SOURCE DOCUMENT -

19. Qualified Mortgage. Each Mortgage Loan is a
"qualified mortgage"
within the meaning of Section 860G(a)(3) of the Code and Treasury
Regulations
Section 1.860G-2(a) (but without regard to the rule in Treasury
Regulations
Section 1.860G-2(a)(3) or Section 1.860G-2(f)(2) that treats a
defective
obligation as a qualified mortgage under certain circumstances).
Accordingly,
each Mortgage Loan is directly secured by an interest in real
property (within
the meaning of Treasury Regulations Section 1.856-3(c) and
1.856-3(d)), and
either (1) the fair market value of the interest in real property
which secures
such Mortgage Loan was at least equal to 80% of the principal
amount of such
Mortgage Loan at the time the Mortgage Loan was (a) originated or
modified
(within the meaning of Treasury Regulations Section 1.860G-2(b)(1))
or (b)
contributed to the Trust Fund, or (2) substantially all of the
proceeds of such
Mortgage Loan were used to acquire, improve or protect an interest
in real
property and such interest in real property was the only security
for the
Mortgage Loan at the time such Mortgage Loan was originated or
modified. For
purposes of the previous sentence, the fair market value of the
referenced
interest in real property shall first be reduced by (1) the amount
of any lien
on such interest in real property that is senior to the Mortgage
Loan, and (2) a
proportionate amount of any lien on such interest in real property
that is in
parity with the Mortgage Loan.
I-10
20. Advancement of Funds. In the case of each Mortgage
Loan, neither
the Seller nor, to the Seller's knowledge, any prior holder of such
Mortgage
Loan has advanced funds or induced, solicited or knowingly received
any advance
of funds from a party other than the owner of the related Mortgaged
Property
(other than (a) amounts paid by the tenant as specifically provided
under a
related lease or by the property manager or (b) application and
commitment fees,
escrow funds, points and reimbursements for fees and expenses
incurred in
connection with the origination and funding of the Mortgage Loan),
for the
payment of any amount required by such Mortgage Loan, except for
interest
accruing from the date of origination of such Mortgage Loan or the
date of
disbursement of the Mortgage Loan proceeds, whichever is later, to
the date
which preceded by 30 days the first due date under the related
Mortgage Note.

WHAT TO DO -
[1] Summarize the mortgage loan excerpt in two sentences.
[2] Please list every Treasury Regulations section cited in the mortgage loan excerpt.
The material that follows has no connection to the mortgage loan excerpt.

AVAILABLE DATA -
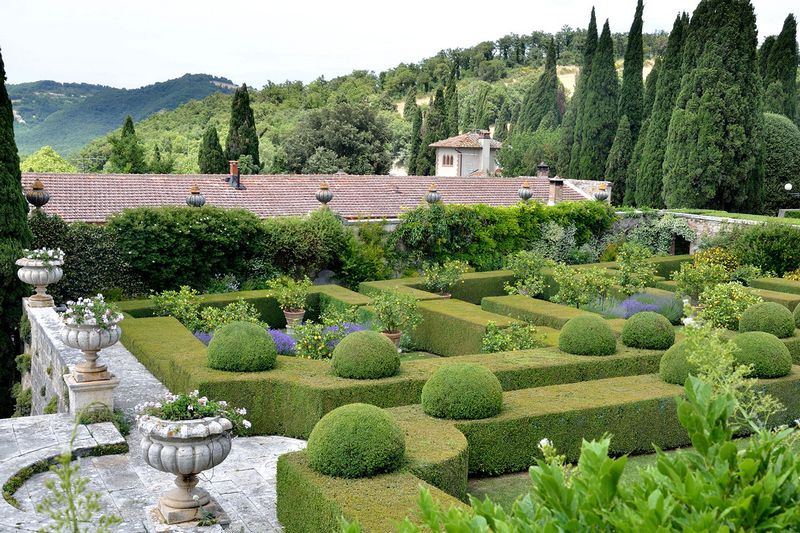 Tuscan Countryside – Villa 2-008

ANSWERS BY ITEM NUMBER -
[1] Each Mortgage Loan is a "qualified mortgage" under Section 860G(a)(3) of the Code, directly secured by an interest in real property, and meets either an 80% fair-market-value test or a use-of-proceeds test, with senior liens and a proportionate share of parity liens first subtracted from the property's value. Neither the Seller nor, to the Seller's knowledge, any prior holder has advanced funds or induced, solicited or knowingly received advances from anyone other than the Mortgaged Property's owner to pay amounts the loan requires, apart from listed exceptions and certain interest accruing up to the date 30 days before the first due date.

[2]
- Section 1.860G-2(a)
- Section 1.860G-2(a)(3)
- Section 1.860G-2(f)(2)
- Section 1.856-3(c)
- Section 1.856-3(d)
- Section 1.860G-2(b)(1)